» ENUNCIADO DO EXERCÍCIO: Reproduza integralmente o trecho citado abaixo, sem mudar nenhuma palavra nem sinal de pontuação.

» TRECHO CITADO:
Ferreira Gullar – Em 1954, eu fui convidado a trabalhar na revista O Cruzeiro no setor de revisão de texto que era dirigido pelo romancista baiano Herberto Salles. Com isso eu dividia meu tempo entre a revista O Cruzeiro e a revista do IAPC, que mantinha meu salariozinho pequeno, mas um salário um pouco melhor da revista O Cruzeiros e com isso me animei a publicar meu segundo livro, que foi impresso na gráfica da revista O Cruzeiro. A própria gráfica foi quem editou o livro. Eu desenhei e paginei o livro. A primeira edição (bastante diferente da 2ª ed. de José Álvaro Editor 1966), original, com páginas em branco, com espacejamento, uma série de coisas que eu tinha bolado porque fazia parte da minha visão, da minha experiência poética com a poesia espacializada, que depois daria origem à poesia concreta.
Cinform – Foi isso que chamou à atenção dos irmãos Campos (Augusto e Haroldo) e Décio Pignatari?

» MATERIAL EXTRAÍDO:
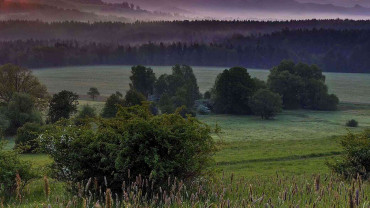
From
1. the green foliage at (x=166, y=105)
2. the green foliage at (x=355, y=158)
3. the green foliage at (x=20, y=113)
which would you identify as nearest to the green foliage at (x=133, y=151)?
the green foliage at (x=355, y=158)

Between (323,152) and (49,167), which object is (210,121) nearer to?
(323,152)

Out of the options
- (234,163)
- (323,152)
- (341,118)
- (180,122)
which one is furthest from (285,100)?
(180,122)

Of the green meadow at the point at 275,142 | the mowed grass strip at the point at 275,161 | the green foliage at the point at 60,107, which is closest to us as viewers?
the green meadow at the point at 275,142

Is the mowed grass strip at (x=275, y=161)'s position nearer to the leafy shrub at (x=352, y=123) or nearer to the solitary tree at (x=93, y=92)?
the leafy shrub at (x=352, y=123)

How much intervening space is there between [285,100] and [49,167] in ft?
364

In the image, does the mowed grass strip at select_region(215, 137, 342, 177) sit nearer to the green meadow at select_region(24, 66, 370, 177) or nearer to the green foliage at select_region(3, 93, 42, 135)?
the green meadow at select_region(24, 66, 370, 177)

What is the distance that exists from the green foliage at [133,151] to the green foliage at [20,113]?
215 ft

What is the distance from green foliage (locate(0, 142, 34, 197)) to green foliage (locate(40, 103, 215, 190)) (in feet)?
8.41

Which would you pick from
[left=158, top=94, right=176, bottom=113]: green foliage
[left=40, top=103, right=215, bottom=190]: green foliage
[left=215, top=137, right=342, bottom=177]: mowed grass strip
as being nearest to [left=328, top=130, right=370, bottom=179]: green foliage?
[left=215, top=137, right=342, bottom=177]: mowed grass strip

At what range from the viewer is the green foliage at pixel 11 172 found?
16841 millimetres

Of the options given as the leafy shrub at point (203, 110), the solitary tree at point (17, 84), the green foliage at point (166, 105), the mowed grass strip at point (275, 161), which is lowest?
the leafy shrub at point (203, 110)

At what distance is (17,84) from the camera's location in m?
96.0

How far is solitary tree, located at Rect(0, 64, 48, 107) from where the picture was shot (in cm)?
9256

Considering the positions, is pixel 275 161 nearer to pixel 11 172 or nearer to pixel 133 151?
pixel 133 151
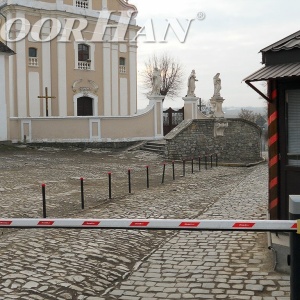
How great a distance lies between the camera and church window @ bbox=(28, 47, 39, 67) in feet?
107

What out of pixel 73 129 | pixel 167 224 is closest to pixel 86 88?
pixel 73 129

--

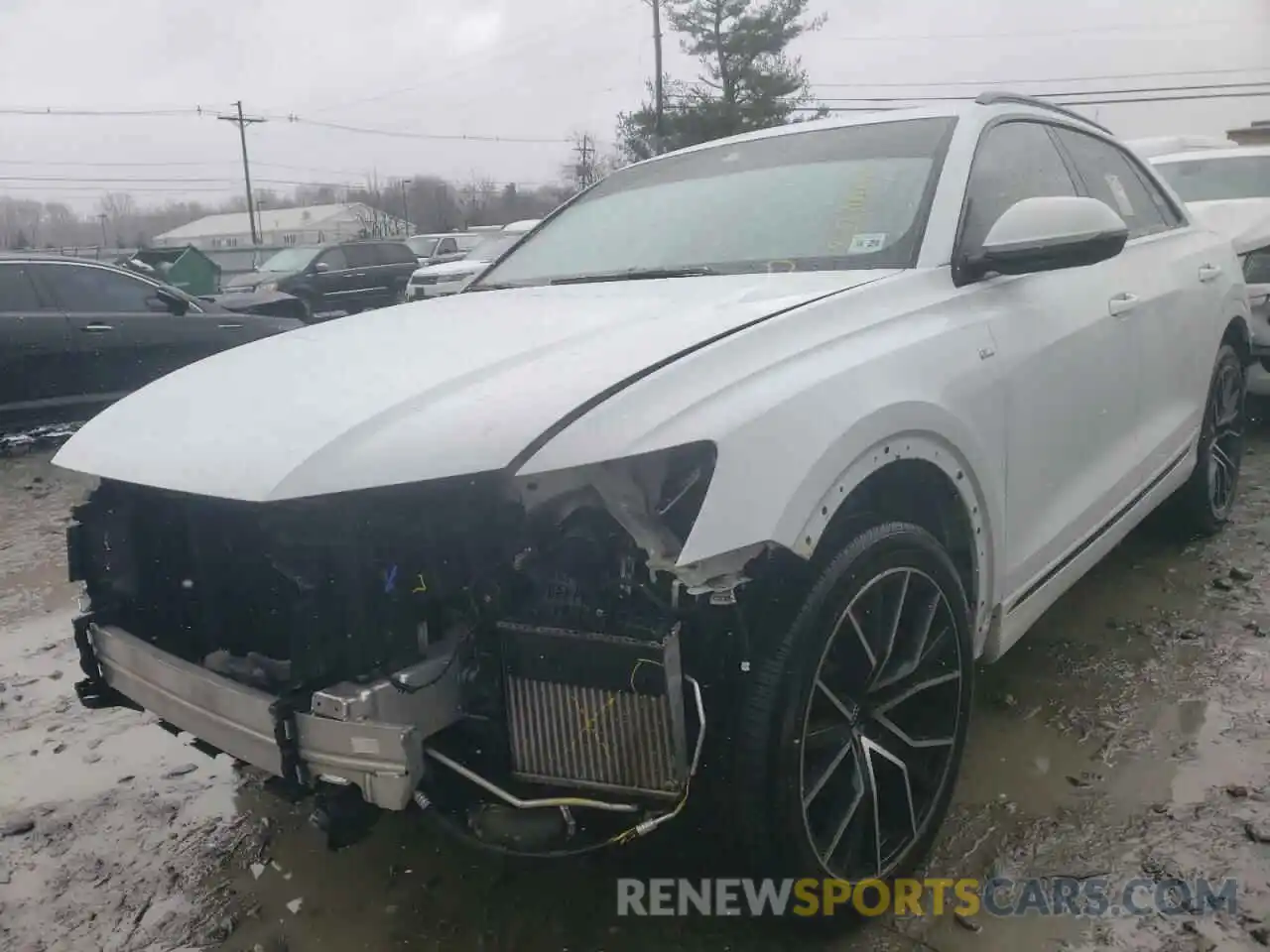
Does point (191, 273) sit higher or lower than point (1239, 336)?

--

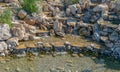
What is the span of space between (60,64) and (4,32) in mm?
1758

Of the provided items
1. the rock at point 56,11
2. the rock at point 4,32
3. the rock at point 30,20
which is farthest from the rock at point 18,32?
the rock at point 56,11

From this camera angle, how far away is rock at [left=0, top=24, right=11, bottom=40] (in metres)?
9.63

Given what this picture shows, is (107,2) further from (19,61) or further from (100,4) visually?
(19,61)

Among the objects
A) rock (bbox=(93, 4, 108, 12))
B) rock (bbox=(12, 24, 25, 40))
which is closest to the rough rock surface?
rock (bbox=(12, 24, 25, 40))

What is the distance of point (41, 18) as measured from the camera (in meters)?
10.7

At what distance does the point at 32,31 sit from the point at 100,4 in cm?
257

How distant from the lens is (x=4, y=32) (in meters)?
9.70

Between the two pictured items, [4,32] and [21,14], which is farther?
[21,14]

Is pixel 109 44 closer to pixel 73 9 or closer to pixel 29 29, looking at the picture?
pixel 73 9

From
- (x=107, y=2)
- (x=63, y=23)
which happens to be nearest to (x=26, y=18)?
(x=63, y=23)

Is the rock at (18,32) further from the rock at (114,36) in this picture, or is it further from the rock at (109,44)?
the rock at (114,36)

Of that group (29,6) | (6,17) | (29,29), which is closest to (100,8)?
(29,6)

» RESPOSTA ESPERADA:
Ferreira Gullar – Em 1954, eu fui convidado a trabalhar na revista O Cruzeiro no setor de revisão de texto que era dirigido pelo romancista baiano Herberto Salles. Com isso eu dividia meu tempo entre a revista O Cruzeiro e a revista do IAPC, que mantinha meu salariozinho pequeno, mas um salário um pouco melhor da revista O Cruzeiros e com isso me animei a publicar meu segundo livro, que foi impresso na gráfica da revista O Cruzeiro. A própria gráfica foi quem editou o livro. Eu desenhei e paginei o livro. A primeira edição (bastante diferente da 2ª ed. de José Álvaro Editor 1966), original, com páginas em branco, com espacejamento, uma série de coisas que eu tinha bolado porque fazia parte da minha visão, da minha experiência poética com a poesia espacializada, que depois daria origem à poesia concreta.
Cinform – Foi isso que chamou à atenção dos irmãos Campos (Augusto e Haroldo) e Décio Pignatari?